Lines before the one containing "Viewing what is" are left out; copy that line and every later line through the end of the data exactly.

# Available records start

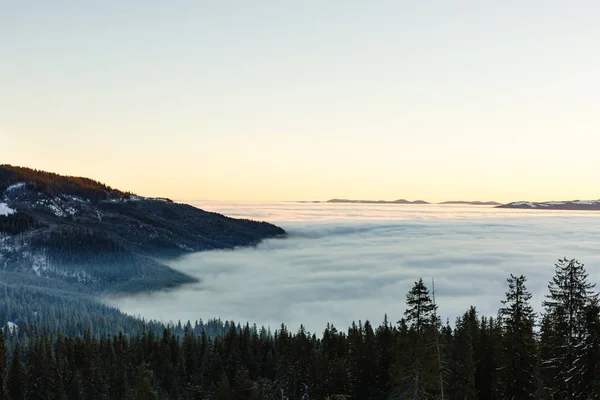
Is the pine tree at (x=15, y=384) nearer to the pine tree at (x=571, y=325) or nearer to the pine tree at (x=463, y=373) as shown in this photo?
the pine tree at (x=463, y=373)

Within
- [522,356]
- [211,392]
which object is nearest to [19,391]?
[211,392]

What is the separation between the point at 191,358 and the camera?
122 metres

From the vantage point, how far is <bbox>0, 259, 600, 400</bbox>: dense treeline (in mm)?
34031

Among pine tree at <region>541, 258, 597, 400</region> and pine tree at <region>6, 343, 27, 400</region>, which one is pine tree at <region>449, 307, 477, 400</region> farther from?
pine tree at <region>6, 343, 27, 400</region>

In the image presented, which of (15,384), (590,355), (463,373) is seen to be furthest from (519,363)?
(15,384)

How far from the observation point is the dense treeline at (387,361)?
3403 cm

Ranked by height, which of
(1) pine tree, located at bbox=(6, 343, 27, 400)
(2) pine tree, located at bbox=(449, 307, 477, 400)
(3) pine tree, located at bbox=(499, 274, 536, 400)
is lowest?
(1) pine tree, located at bbox=(6, 343, 27, 400)

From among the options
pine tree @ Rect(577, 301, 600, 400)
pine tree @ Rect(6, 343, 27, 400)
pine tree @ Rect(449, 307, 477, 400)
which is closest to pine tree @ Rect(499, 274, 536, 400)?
pine tree @ Rect(577, 301, 600, 400)

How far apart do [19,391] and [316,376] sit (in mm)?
59000

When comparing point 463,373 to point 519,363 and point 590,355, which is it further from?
point 590,355

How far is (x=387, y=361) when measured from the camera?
74.1 m

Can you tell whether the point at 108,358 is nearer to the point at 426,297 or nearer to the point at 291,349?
the point at 291,349

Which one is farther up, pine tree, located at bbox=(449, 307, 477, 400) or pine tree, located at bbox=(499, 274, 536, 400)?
pine tree, located at bbox=(499, 274, 536, 400)

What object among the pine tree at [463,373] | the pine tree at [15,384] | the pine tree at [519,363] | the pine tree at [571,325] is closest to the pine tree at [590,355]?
the pine tree at [571,325]
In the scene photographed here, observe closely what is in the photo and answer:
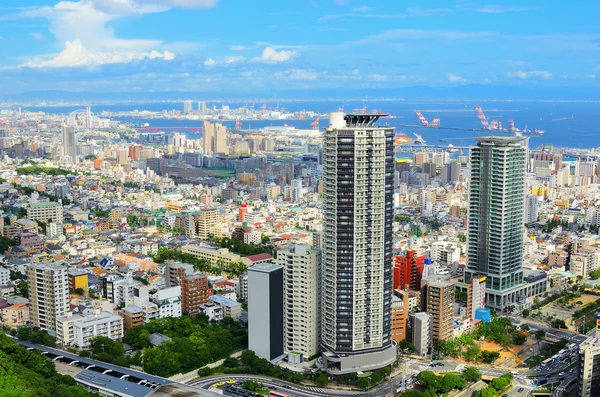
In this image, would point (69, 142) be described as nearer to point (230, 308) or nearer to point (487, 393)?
point (230, 308)

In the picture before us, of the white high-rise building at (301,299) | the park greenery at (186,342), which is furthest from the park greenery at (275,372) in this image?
the white high-rise building at (301,299)

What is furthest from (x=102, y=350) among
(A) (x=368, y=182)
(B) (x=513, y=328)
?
(B) (x=513, y=328)

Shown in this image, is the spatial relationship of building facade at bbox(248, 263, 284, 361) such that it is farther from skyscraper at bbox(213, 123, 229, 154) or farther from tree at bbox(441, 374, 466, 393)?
skyscraper at bbox(213, 123, 229, 154)

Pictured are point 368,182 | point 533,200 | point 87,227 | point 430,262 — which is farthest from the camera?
point 533,200

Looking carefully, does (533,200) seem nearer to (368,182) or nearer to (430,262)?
(430,262)

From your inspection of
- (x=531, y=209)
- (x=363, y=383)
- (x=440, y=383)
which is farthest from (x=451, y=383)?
(x=531, y=209)

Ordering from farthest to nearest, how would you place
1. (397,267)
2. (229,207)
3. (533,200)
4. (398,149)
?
(398,149), (229,207), (533,200), (397,267)
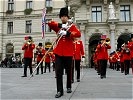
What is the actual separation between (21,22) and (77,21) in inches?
578

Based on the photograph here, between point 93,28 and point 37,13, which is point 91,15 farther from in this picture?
point 37,13

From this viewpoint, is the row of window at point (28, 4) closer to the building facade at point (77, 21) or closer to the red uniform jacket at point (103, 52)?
the building facade at point (77, 21)

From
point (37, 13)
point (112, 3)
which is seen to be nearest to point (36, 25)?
point (37, 13)

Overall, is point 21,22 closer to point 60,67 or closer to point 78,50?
point 78,50

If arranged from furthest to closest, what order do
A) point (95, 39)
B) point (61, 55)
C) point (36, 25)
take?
point (36, 25)
point (95, 39)
point (61, 55)

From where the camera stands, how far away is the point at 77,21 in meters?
35.7

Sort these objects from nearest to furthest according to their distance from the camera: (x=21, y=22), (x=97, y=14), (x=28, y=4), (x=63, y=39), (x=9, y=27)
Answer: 1. (x=63, y=39)
2. (x=97, y=14)
3. (x=21, y=22)
4. (x=28, y=4)
5. (x=9, y=27)

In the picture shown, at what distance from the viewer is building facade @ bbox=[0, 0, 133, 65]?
35.6 metres

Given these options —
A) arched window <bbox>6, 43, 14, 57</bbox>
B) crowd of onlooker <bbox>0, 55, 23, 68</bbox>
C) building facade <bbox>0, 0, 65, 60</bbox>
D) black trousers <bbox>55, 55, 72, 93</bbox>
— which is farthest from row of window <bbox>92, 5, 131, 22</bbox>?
black trousers <bbox>55, 55, 72, 93</bbox>

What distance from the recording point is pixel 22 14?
4800cm

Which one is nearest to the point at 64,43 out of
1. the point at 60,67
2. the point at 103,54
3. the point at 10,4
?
the point at 60,67

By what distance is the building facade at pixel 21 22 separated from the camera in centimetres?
4700

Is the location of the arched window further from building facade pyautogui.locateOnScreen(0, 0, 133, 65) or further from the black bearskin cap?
the black bearskin cap

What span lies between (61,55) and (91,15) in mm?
28962
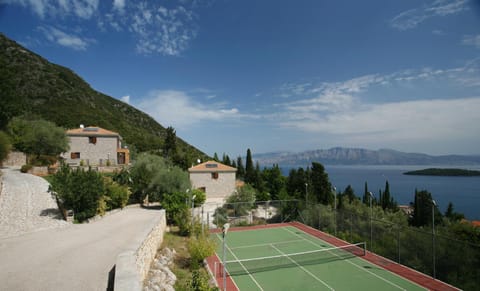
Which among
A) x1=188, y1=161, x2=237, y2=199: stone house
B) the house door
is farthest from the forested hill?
x1=188, y1=161, x2=237, y2=199: stone house

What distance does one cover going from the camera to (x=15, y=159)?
28156 mm

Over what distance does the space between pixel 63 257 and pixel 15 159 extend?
27.3 meters

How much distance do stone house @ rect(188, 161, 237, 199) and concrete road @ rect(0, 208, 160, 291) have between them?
18.2 meters

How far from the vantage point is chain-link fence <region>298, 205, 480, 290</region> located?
11.2 metres

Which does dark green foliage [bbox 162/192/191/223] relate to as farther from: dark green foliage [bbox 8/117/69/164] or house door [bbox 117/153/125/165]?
house door [bbox 117/153/125/165]

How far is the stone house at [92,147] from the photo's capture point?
32094mm

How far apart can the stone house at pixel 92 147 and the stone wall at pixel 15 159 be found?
4.07m

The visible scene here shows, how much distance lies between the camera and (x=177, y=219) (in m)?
17.0

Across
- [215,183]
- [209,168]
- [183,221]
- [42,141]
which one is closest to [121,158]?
[42,141]

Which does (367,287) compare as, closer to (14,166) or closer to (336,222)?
(336,222)

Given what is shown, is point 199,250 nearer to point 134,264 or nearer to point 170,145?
point 134,264

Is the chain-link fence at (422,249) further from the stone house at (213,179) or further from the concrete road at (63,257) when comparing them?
the stone house at (213,179)

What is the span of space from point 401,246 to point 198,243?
37.2 feet

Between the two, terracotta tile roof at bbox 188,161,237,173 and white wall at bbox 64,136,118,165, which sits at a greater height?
white wall at bbox 64,136,118,165
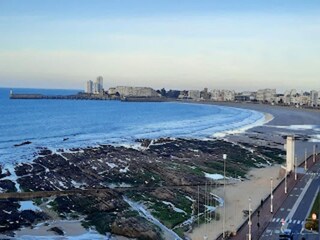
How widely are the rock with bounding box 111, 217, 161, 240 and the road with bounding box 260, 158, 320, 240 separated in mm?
5851

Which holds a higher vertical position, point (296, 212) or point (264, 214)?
point (296, 212)

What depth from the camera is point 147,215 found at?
1232 inches

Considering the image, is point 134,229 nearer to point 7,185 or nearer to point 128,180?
point 128,180

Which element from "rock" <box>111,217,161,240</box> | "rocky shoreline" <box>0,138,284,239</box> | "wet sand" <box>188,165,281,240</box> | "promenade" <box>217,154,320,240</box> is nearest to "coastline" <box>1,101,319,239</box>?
"wet sand" <box>188,165,281,240</box>

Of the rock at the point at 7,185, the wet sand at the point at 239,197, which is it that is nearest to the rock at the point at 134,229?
the wet sand at the point at 239,197

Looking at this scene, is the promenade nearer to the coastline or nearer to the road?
the road

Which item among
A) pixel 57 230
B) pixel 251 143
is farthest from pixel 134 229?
pixel 251 143

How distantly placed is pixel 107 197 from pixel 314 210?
534 inches

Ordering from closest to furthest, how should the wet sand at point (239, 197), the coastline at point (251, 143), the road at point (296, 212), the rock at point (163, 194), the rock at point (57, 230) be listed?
the road at point (296, 212) < the rock at point (57, 230) < the wet sand at point (239, 197) < the coastline at point (251, 143) < the rock at point (163, 194)

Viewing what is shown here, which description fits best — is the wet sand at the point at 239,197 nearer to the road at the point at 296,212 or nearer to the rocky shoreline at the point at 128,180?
the rocky shoreline at the point at 128,180

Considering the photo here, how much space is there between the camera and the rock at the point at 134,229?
2728cm

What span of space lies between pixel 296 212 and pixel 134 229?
398 inches

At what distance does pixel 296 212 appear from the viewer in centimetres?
3102

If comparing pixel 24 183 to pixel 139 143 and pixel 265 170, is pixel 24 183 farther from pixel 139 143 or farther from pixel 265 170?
pixel 139 143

# Available records end

Complete output →
Viewing what is shown here, which description fits best — is the wet sand at the point at 239,197 nearer to the road at the point at 296,212 or nearer to the rocky shoreline at the point at 128,180?
the rocky shoreline at the point at 128,180

Considering the photo here, how much space is there between the camera and the rock at the point at 134,229?
2728cm

What span of space lies between pixel 296 212 and pixel 134 229?
398 inches

At what distance does pixel 296 212 appear from the viewer in centimetres?
3102

If comparing pixel 24 183 to pixel 139 143 and pixel 265 170, is pixel 24 183 farther from pixel 139 143 or farther from pixel 265 170?
pixel 139 143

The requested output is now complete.